“Volatile,” a word that is often used to describe the price of natural gas with its random-appearing jumps and plunges, head fakes, and whiplash-inducing turnarounds, no longer describes the price of natural gas. “Chaotic” would be a better term.
Friday last week, when stocks were getting sacked, natural gas soared 9.6% to $5.18 per million British thermal units (MMBtu) at the Henry Hub. Up 20% for the week. The highest close since June 2010. On Monday, natural gas got smacked back down about halfway, but on Tuesday it rose sharply. And today, when stocks got sacked again, gosh….
February natural gas futures, which expired today, soared a dizzying 13% to $5.687 per MMBtu at the Henry Hub, the highest for front-month futures since January 2010. Much of the move occurred during the last hour of the trading day. It might have been the result of an epic short squeeze, and an act of utter expiration desperation.
March futures jumped 7.4% to $5.305. Natural gas is now in the fairly rare condition of backwardation, when front-month futures are priced higher than forward futures. For example, November futures settled at $4.51 up 2.8%. Backwardation occurs during periods of peak demand, either in cold periods during the winter or a long heat wave during the summer when gas-fired powerplants run at near capacity in large parts of the country. It’s another sign of market desperation
The four reasons for the price pressures that I pointed out a few days ago are still intact [read… From “Glut” To Panic: Natural Gas Soars]:
1. The low price of US natural gas – unique in the developed world – has caused demand to creep up. In 2014, demand will likely be over 20% higher than it was in 2005, the year of the record price spike when natural gas reached $15.40 per MMBtu.
2. The low price – it has been below the cost of production of “dry gas” for years – destroyed the business model for drillers, and they wrote of tens of billions of dollars and curtailed drilling for dry gas. Production is now declining in many fields. Only the prolific Marcellus play, which has finally been connected via pipelines to New York, keeps total US production positive. But even in the Marcellus, drilling fell off, and decline rates of producing wells are as steep as in other plays.
3. Then cold fronts swept across the country. It started in December and continues today: waves of cold weather hit big, populous parts of the nation, going as far south as Texas and Florida.

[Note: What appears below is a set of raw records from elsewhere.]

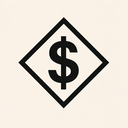 icon_fashion_dollar_sign_asymmetrical icon preview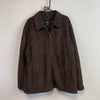 Brown Chas Suede Leather Men's XL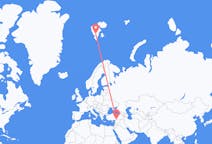 Flyrejser fra Svalbard til Gaziantep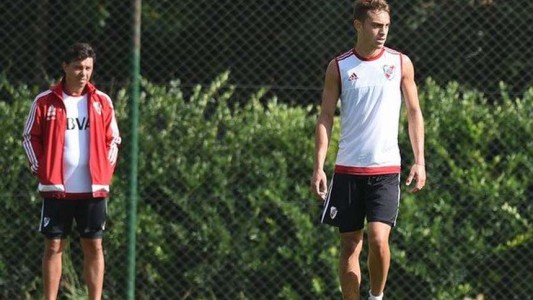 Gallardo dirigirá en debut de su hijo este sábado ante Talleres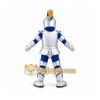 Blue Knight Mascot Costume Blue Knight Mascot Costume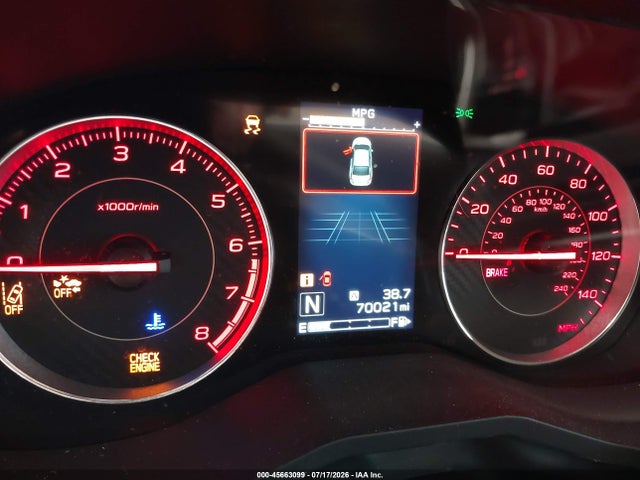 Aukcja sprzedaży 2017 Subaru Impreza 2.0i Sport, vin: 4S3GTAM6XH3742135, numer aukcji: 45663099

Forecasts are calling for cold weather to continue for a few more weeks. No one trusts them. And traders are now steeped in sorting through arcane weather details, digging for clues. They’re all betting on the weather.
4. And the big money has jumped into the fray. During the years of the glut, much of the big money was lined up on the short side. But it has switched over to the long side, and those who got in early, say, in April 2012 near the decade-low of $1.92 per MMBtu, had a ferocious, vertigo-inducing rollercoaster ride during which the price of natural gas nearly tripled.
Thursday morning – already chaotic given today’s close – the Energy Department’s EIA will publish its market-moving underground storage report. Fasten your seatbelts. Breathtaking moves one way or the other, accompanied by fireworks, are scheduled.
On January 16, I wrote Natural Gas Squeeze? “Panic hasn’t ensued just yet”. And panic still hasn’t ensued just yet. But some whiffs of it are in the air.